** Text section **
-- Opening Marker --
I was talking with my friends about THP. They said that this album it's the natural continues on their music after MTM and before ATS. On other words, MTM was a good decision of change and evolution, but ATS and LT are incongruent on the discography. I like ATS and LT, but certainly, it's strange know that the boys who make The Catalyst, Burning in the Skies, Waiting for the end or Burn ir down are the same creators of GATS, War, KTTK... What do you think about this? Are ATS and LT incongruents on the full discography? Sorry for my english
I wouldn't like the band nearly as much if ATS and LT didn't exist. The diversity is what makes them so appealing to me.
The sound the same, definitely As some wise man said : "devilylike screaming" But back to topic. I think ATS was a great step. They do what they wanted to do, Be a band who you cant put into a box. Same the LT in my opinion. No one could say, how it sound until it released. Just with THP they told more about the progress and came back to a heavier sound, thats a step no one thought they would do after LT.
In hindsight, "A Thousand Suns" seems pretty natural a direction to me, coming after "Midnight" and "New Divide"
I agree with Tony. Lyrically, ATS seems like a natural successor to ATS. I think LT is kind of a bad mole(?) but then again, like people here said, it adds to the variety.
-- Closing Marker --
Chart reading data
-- Opening Marker --
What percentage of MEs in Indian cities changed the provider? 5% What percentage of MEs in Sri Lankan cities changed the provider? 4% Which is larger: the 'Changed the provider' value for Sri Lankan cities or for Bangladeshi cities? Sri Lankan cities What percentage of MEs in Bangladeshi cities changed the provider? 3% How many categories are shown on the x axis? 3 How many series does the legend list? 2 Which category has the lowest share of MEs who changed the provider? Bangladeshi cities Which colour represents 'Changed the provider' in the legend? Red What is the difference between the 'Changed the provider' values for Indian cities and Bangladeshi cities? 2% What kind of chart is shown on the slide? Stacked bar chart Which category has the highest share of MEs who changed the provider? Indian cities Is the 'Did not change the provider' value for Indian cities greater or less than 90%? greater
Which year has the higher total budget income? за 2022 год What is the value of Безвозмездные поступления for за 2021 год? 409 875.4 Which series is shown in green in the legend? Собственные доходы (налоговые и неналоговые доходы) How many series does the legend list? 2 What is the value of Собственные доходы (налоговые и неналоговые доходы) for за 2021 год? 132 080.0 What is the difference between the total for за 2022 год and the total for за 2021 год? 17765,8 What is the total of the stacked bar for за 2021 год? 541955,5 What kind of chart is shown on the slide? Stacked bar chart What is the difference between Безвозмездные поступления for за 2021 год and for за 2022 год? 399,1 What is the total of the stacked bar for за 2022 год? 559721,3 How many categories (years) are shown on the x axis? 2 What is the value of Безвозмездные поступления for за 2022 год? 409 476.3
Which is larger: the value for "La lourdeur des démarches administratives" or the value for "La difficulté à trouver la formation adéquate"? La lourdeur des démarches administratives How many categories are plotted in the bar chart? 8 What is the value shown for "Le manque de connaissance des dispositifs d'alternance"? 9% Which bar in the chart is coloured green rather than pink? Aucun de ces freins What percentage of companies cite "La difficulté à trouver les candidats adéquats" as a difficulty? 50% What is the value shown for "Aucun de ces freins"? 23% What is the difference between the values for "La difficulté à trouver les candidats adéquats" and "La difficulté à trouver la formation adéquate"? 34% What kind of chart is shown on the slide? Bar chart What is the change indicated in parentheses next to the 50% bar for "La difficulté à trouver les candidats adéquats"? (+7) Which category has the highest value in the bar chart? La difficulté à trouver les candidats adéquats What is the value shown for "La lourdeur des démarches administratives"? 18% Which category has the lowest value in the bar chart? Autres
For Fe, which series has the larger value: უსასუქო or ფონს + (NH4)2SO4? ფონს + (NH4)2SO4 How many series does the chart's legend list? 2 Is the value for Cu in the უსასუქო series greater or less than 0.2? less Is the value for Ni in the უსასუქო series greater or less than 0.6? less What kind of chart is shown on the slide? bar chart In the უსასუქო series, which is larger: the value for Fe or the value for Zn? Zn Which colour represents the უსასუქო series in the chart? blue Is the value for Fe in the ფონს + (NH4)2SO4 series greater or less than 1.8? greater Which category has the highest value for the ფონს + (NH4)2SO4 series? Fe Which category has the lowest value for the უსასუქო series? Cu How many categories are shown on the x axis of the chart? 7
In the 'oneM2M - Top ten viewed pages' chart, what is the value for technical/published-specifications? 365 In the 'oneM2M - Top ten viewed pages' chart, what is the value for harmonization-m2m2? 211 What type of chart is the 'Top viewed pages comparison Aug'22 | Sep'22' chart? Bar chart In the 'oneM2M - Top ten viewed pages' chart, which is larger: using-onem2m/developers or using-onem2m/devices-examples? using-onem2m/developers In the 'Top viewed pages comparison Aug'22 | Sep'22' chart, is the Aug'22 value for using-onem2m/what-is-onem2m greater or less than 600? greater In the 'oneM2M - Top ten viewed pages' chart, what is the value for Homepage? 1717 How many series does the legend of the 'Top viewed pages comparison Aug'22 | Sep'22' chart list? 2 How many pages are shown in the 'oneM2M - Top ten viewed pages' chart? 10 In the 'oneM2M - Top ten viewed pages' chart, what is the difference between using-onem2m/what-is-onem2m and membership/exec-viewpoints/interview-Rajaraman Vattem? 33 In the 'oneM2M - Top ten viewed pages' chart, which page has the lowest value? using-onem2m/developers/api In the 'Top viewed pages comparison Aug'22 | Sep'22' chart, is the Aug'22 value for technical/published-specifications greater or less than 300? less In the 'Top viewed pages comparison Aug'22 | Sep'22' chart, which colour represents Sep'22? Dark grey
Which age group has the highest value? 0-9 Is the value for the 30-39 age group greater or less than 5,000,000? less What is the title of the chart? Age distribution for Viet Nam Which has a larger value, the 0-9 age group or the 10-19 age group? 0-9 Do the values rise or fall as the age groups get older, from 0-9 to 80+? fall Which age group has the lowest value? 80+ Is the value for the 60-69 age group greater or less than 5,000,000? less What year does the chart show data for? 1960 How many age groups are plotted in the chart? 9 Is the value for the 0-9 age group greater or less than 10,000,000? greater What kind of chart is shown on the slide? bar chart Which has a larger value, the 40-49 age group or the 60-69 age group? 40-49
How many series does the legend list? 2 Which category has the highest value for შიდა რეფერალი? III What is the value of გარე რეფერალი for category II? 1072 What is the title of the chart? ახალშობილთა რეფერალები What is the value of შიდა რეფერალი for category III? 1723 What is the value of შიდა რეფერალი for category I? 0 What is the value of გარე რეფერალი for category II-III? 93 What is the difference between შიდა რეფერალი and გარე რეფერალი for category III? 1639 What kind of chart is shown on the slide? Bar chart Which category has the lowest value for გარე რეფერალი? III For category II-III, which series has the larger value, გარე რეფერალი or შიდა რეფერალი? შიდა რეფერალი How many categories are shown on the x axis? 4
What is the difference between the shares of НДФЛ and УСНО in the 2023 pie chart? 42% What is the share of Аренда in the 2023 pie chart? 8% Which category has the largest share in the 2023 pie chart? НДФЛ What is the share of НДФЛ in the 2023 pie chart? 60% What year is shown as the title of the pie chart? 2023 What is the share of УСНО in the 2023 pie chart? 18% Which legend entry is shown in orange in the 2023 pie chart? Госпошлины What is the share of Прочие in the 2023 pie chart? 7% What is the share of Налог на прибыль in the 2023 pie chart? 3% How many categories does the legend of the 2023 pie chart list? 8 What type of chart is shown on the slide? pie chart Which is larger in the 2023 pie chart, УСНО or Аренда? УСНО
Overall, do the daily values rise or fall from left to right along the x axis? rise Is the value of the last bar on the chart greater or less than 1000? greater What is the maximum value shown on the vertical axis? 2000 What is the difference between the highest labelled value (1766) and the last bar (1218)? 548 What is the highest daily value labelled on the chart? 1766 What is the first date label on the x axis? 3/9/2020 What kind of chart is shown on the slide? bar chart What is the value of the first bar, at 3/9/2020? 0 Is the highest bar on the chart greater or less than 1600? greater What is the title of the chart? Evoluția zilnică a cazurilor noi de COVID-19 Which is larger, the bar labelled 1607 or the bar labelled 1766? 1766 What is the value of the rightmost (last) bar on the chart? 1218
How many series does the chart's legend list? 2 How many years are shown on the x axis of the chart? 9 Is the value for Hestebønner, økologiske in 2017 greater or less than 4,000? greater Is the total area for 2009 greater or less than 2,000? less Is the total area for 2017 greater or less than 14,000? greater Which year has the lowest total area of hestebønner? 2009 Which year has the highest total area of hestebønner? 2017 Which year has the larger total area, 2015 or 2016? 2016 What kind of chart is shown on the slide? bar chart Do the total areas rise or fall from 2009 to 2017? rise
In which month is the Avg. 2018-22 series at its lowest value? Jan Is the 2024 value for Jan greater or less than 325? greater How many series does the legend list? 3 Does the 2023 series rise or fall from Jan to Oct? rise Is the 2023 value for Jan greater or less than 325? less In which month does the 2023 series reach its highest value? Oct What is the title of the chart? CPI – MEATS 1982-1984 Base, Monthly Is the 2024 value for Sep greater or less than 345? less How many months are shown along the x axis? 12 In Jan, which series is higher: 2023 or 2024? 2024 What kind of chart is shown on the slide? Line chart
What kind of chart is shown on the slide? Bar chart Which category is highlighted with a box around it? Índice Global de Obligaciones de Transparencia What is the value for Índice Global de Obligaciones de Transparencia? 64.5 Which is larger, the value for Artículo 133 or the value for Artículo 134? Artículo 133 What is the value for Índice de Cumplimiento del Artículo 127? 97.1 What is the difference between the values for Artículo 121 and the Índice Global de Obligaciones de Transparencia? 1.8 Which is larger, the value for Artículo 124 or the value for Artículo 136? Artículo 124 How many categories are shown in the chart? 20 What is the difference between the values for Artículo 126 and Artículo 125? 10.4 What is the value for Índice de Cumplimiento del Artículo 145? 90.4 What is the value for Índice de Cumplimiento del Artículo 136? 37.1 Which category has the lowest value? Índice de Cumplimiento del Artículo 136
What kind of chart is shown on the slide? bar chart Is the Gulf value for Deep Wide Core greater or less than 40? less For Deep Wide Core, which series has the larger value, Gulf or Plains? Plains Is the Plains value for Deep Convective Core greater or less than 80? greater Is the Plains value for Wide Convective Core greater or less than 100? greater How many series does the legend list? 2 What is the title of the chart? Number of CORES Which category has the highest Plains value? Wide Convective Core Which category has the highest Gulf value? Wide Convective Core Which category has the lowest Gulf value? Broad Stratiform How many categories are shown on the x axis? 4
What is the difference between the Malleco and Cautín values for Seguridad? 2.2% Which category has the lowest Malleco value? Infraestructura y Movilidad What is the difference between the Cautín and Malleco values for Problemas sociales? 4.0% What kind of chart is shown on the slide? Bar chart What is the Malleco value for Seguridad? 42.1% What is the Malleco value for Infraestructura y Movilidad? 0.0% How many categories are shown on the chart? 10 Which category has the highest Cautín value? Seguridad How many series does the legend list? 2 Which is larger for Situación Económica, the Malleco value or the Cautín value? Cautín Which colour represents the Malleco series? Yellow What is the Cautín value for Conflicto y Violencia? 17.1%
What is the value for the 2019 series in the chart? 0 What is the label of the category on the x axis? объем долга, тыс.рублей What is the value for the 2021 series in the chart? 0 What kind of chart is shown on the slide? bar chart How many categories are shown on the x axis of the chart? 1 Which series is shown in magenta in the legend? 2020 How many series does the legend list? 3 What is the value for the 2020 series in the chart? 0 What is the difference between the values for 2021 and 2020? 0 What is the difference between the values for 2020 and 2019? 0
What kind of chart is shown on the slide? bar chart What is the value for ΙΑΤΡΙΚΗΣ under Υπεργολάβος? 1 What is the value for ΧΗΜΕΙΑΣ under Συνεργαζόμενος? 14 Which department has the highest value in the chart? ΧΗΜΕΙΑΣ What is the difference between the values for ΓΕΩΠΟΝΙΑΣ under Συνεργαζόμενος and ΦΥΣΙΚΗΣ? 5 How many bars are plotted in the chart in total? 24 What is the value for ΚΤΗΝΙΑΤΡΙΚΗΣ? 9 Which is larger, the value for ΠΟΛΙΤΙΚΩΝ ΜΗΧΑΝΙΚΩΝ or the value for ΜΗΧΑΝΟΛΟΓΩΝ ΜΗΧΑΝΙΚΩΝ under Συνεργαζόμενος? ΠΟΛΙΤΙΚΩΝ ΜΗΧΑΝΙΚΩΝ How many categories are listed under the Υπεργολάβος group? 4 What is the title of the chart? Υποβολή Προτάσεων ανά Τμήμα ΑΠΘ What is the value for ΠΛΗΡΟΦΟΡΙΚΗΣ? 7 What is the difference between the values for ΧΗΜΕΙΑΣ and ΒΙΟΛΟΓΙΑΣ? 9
-- Closing Marker --
** Complete the following **
#1 Output the album discussion from "The sound the" to "to the variety.".
#2 Answer these questions using the album discussion:
(a) According to the friends in the first post, THP is the natural continuation between which two albums?
(b) What does the second post say makes the band so appealing?
(c) The fourth post says "A Thousand Suns" came after which two releases?
#3 For each statement, say whether it agrees with the album discussion, and quote the words that decide it:
(a) The third post says that with THP the band returned to a heavier sound.
(b) In hindsight, the fourth post finds "A Thousand Suns" an unnatural direction.
(c) The first post says its writer dislikes ATS and LT.
The listing is not needed for any of this work.

** Task results **
#1
The sound the same, definitely As some wise man said : "devilylike screaming" But back to topic. I think ATS was a great step. They do what they wanted to do, Be a band who you cant put into a box. Same the LT in my opinion. No one could say, how it sound until it released. Just with THP they told more about the progress and came back to a heavier sound, thats a step no one thought they would do after LT.
In hindsight, "A Thousand Suns" seems pretty natural a direction to me, coming after "Midnight" and "New Divide"
I agree with Tony. Lyrically, ATS seems like a natural successor to ATS. I think LT is kind of a bad mole(?) but then again, like people here said, it adds to the variety.

#2
(a) MTM and ATS.
(b) The diversity.
(c) "Midnight" and "New Divide."

#3
(a) Yes: "came back to a heavier sound"
(b) No: "In hindsight, "A Thousand Suns" seems pretty natural a direction to me"
(c) No: "I like ATS and LT"